Visible light degradation of tetracycline and bisphenol A by a hybrid photocatalyst composed of orange peel biochar, clay, and C/N-doped titania

Abstract

A new photoactive nitrogen-doped hybrid clay material based on orange peel, titania, and melamine is highly effective for the degradation of tetracycline (TET) and bisphenol A (BPA) from aqueous solution. The photocatalysts were characterized by X-ray powder diffraction (XRD), scanning electron microscopy (SEM), nitrogen adsorption, thermogravimetric analysis (TGA), UV-visible diffuse reflectance spectroscopy (UV-DRS), and X-ray photoelectron spectroscopy (XPS).

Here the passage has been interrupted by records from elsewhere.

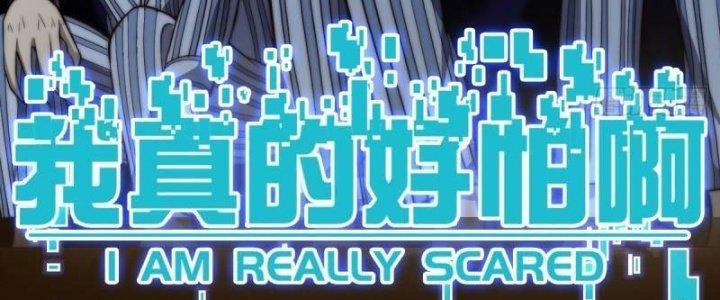 Trở Lại Với Sức Mạnh Của Hệ Thống Chapter 18 - Trang 3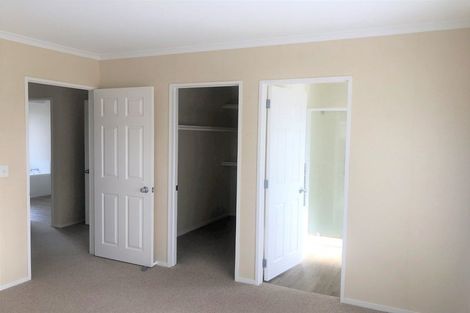 Photo of property in 20 Cranbrook Place, Rototuna North, Hamilton, 3210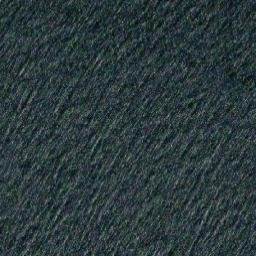 Satellite imagery of Västerörarna, AX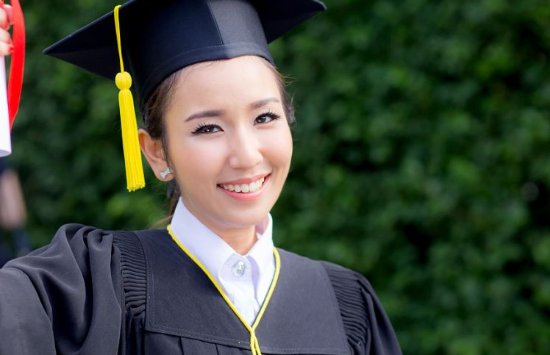 学信网是什么？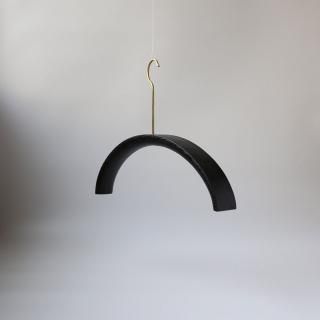MURPH hanger ñʡ Ⱦ ࡡ֥å ˢ : 2025ǯ3ܤϤͽ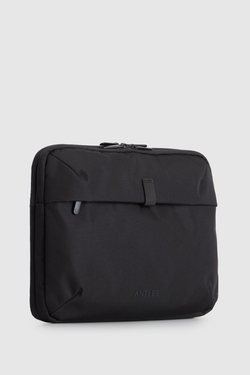 Urban Light Laptop Case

Titania present in the material is C/N-doped and plays a key role in the photocatalytic process, influencing the bandgap and the overall optical properties of the material. Notably, XPS confirms the successful incorporation of nitrogen atoms from the melamine into the Ti⁴⁺-O lattice.This N-doping induces a red shift in the absorption edge of the photocatalysts, significantly improving their degradation efficiency under visible light relative to pristine TiO₂. The photocatalysts also exhibit a markedly increased specific surface area, reaching up to 180 m 2 .g -1 Under visible light irradiation at 25 °C and neutral pH, the current photocatalyst achieve complete degradation of 10 mg/L TET within 30 minutes (k = 4.91 × 10⁻ 1 min⁻¹) and 82 % degradation of 10 mg/L BPA within 120 min (k = 1.27 × 10⁻² min⁻¹) using 50 mg of catalyst. Total organic carbon analysis reveals moderate mineralization for both pollutants (46 -50 %). Radical trapping experiments identify superoxide radicals (•O₂⁻) as the primary reactive species responsible for pollutant degradation. Furthermore, the catalyst shows an excellent performance in the degradation of TET in river water, clearly demonstrating an applicability in practical water treatment. Overall, the photocatalyst demonstrates promising potential due to its recyclability across multiple cycles without significant loss of efficiency.